Your tasks:
1. Write out the passage about Collatz steps and the tapping procedure in full, word for word.
2. In the records, lay out the stretch from the line containing "Reorder x1=175, y1=116, x2=193, y2=124: red" through the line containing "2. x1=175, y1=116, x2=193, y2=124: red sign" as a JSON list of strings with one string per line, leaving out blank lines.

— START Passage provided —

Let function 𝑓 output the number of "Collatz steps" needed for its input to reach 1, if possible (A006577). Let 𝑥 = 𝑓(𝑛) and 𝑦 = 1 + 𝑓(𝑛 / 2). Let 𝑧 be the remainder of 𝑥 - 𝑦 when divided by 3 (0, 1, or 2).

We use the following procedure:

1. Tap the center until its neighbors show 2^𝑧+2.
2. Tap each of the center's neighbors once.
3. Tap each corner 𝑧 times.
4. Tap the center until it shows 1.

This procedure ensures that

• the corners end up showing 1, and
• the parity (w.r.t. the 3-cycle 4, 2, 1) of the center matches that of its neighbors so that they line up and show 1 simultaneously.

Now we count the number of moves used.

Case 1: 𝑥 ≥ 𝑦 + 𝑧 + 3

We need at least 𝑥 moves on the center. Tapping each corner once costs 4 moves that don't act on the center.

— END Passage provided —
— START Records for this task —

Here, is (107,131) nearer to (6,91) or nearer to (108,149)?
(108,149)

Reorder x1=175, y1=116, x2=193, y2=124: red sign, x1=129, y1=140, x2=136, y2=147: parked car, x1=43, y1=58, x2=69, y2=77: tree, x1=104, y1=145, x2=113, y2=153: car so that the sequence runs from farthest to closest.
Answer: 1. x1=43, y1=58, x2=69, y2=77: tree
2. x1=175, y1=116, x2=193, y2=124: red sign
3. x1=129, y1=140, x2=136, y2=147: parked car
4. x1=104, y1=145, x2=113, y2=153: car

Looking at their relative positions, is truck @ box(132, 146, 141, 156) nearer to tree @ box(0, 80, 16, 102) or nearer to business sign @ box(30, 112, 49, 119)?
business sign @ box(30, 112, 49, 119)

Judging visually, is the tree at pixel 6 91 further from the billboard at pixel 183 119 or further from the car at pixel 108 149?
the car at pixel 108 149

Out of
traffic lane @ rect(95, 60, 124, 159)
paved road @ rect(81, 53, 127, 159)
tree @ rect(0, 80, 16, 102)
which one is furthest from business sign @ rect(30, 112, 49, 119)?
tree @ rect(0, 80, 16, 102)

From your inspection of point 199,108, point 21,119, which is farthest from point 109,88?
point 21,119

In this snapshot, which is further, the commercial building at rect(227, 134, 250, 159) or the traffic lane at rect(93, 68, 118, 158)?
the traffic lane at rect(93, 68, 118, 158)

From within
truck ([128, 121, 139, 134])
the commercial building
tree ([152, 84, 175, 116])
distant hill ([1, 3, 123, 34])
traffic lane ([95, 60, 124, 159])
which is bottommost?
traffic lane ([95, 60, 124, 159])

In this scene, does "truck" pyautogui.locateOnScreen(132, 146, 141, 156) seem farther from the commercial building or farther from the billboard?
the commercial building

— END Records for this task —
— START Records for this task —

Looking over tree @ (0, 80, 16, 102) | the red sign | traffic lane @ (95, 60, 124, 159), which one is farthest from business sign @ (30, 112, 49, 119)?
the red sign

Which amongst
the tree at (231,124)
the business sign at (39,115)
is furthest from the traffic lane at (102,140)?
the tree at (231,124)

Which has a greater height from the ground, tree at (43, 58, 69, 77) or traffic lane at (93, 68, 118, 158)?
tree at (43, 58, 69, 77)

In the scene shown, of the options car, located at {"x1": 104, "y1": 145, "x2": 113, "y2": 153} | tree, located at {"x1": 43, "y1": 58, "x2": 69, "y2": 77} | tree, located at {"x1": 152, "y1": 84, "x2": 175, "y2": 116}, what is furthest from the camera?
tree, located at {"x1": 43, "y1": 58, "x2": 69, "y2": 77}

— END Records for this task —
— START Records for this task —

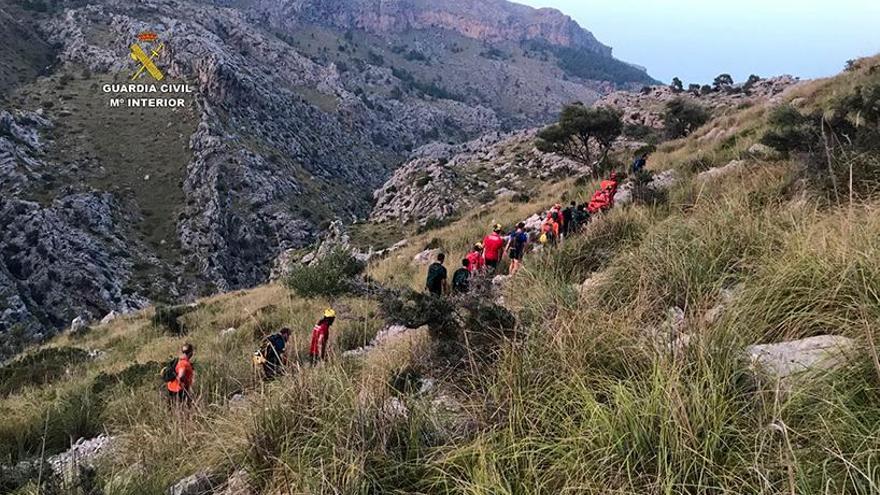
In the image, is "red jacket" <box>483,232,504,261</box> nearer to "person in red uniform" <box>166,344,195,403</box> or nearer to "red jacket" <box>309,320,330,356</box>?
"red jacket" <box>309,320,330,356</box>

— END Records for this task —

Responses for each task:
1.
Let function 𝑓 output the number of "Collatz steps" needed for its input to reach 1, if possible (A006577). Let 𝑥 = 𝑓(𝑛) and 𝑦 = 1 + 𝑓(𝑛 / 2). Let 𝑧 be the remainder of 𝑥 - 𝑦 when divided by 3 (0, 1, or 2).

We use the following procedure:

1. Tap the center until its neighbors show 2^𝑧+2.
2. Tap each of the center's neighbors once.
3. Tap each corner 𝑧 times.
4. Tap the center until it shows 1.

This procedure ensures that

• the corners end up showing 1, and
• the parity (w.r.t. the 3-cycle 4, 2, 1) of the center matches that of its neighbors so that they line up and show 1 simultaneously.

Now we count the number of moves used.

Case 1: 𝑥 ≥ 𝑦 + 𝑧 + 3

We need at least 𝑥 moves on the center. Tapping each corner once costs 4 moves that don't act on the center.

2.
[
  "Reorder x1=175, y1=116, x2=193, y2=124: red sign, x1=129, y1=140, x2=136, y2=147: parked car, x1=43, y1=58, x2=69, y2=77: tree, x1=104, y1=145, x2=113, y2=153: car so that the sequence runs from farthest to closest.",
  "Answer: 1. x1=43, y1=58, x2=69, y2=77: tree",
  "2. x1=175, y1=116, x2=193, y2=124: red sign"
]